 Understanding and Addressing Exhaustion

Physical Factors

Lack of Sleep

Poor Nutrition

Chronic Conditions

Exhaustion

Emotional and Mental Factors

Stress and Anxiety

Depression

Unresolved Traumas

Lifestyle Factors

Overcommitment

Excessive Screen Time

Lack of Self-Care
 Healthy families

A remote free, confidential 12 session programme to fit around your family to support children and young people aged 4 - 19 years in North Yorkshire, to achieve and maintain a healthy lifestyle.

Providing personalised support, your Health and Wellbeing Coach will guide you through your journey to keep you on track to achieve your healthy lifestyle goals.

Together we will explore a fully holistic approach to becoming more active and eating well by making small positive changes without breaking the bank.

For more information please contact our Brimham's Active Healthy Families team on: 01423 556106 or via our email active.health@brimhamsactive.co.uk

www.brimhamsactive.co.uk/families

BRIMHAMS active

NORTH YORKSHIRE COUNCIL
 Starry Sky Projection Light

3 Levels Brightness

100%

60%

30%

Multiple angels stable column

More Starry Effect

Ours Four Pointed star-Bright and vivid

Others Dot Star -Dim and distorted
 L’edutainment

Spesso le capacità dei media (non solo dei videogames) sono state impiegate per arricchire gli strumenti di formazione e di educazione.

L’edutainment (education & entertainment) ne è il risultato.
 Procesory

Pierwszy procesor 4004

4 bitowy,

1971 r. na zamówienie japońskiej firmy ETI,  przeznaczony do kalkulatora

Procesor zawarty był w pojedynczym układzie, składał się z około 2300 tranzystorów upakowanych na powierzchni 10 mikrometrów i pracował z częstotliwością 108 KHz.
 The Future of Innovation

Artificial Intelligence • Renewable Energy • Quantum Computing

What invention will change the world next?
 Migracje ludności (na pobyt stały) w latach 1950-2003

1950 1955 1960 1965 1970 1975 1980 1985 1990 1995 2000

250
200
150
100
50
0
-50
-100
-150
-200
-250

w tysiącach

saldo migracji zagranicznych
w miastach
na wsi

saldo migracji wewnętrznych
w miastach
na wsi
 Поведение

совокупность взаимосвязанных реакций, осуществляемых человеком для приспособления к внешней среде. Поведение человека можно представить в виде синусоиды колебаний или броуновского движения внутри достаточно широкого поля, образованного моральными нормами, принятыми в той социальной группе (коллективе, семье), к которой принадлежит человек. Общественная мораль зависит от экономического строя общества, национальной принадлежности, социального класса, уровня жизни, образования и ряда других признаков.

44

## Exercise goal
Take the records above and return, word for word, only the lines that fall from the line with "Lack of Sleep" to the line with "A remote free, confidential", both of them included.

## Expected output
Lack of Sleep

Poor Nutrition

Chronic Conditions

Exhaustion

Emotional and Mental Factors

Stress and Anxiety

Depression

Unresolved Traumas

Lifestyle Factors

Overcommitment

Excessive Screen Time

Lack of Self-Care
 Healthy families

A remote free, confidential 12 session programme to fit around your family to support children and young people aged 4 - 19 years in North Yorkshire, to achieve and maintain a healthy lifestyle.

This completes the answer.